Spatial question material
■ ■ ■ ■

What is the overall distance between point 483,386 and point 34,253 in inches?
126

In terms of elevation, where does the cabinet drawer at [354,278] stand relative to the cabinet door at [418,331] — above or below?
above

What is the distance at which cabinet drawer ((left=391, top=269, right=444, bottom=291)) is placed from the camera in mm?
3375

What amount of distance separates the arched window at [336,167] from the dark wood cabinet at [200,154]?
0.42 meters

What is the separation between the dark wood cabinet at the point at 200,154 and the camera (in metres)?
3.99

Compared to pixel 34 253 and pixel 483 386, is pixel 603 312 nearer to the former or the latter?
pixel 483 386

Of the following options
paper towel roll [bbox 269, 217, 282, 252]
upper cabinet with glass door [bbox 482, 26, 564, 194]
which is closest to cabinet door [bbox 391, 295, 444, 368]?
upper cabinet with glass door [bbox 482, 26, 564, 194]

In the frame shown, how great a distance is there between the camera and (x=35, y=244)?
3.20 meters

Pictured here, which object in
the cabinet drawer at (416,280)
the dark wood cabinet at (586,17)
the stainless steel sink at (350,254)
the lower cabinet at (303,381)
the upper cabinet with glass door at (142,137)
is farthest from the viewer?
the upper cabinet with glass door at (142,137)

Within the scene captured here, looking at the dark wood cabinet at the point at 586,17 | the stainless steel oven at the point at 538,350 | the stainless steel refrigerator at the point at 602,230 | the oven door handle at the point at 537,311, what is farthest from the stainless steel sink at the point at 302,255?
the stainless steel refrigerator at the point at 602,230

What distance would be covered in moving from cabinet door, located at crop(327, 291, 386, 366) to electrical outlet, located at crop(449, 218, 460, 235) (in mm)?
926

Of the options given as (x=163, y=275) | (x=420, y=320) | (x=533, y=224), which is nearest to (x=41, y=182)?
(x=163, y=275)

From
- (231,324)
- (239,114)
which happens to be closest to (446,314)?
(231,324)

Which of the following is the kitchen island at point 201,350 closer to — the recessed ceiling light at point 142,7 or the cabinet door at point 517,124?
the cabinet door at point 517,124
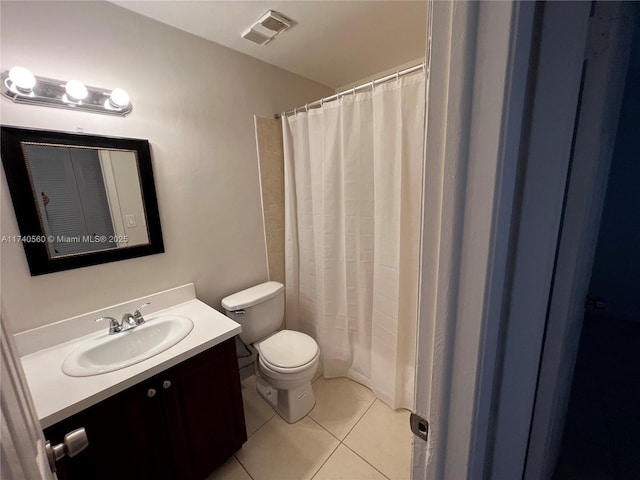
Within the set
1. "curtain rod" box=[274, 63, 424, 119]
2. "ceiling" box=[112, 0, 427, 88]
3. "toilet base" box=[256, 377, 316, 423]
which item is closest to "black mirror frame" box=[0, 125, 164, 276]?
"ceiling" box=[112, 0, 427, 88]

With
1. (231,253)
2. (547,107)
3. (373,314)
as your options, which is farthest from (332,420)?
→ (547,107)

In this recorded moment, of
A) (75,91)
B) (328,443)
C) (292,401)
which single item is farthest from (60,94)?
(328,443)

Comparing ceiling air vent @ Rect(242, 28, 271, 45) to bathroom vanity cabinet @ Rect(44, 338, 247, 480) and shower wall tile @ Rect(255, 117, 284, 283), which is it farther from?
bathroom vanity cabinet @ Rect(44, 338, 247, 480)

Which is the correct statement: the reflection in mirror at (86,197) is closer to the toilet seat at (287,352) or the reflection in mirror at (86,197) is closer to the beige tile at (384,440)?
Answer: the toilet seat at (287,352)

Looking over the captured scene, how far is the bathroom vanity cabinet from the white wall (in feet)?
1.83

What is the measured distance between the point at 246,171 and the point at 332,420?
1756 millimetres

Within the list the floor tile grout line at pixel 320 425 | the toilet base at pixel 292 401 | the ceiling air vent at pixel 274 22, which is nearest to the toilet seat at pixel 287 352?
the toilet base at pixel 292 401

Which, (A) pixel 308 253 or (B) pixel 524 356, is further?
(A) pixel 308 253

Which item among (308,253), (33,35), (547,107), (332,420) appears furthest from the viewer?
(308,253)

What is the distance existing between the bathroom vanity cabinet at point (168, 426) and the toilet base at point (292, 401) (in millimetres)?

■ ■ ■ ■

● Written problem
Copy out word for word the stretch from the line containing "Looking over the" through the end of the material.

● Response to this task
Looking over the captured scene, how far is the bathroom vanity cabinet from the white wall (in feet)?
1.83

What is the measured distance between the point at 246,171 and the point at 332,420?
1756 millimetres

Within the list the floor tile grout line at pixel 320 425 | the toilet base at pixel 292 401 | the ceiling air vent at pixel 274 22, which is nearest to the toilet seat at pixel 287 352?
the toilet base at pixel 292 401

Which, (A) pixel 308 253 or (B) pixel 524 356, is further?
(A) pixel 308 253

Which item among (308,253), (33,35), (547,107), (332,420) appears furthest from the viewer?
(308,253)

What is the distance existing between the bathroom vanity cabinet at point (168, 426) and the toilet base at point (292, 401) (in millimetres)?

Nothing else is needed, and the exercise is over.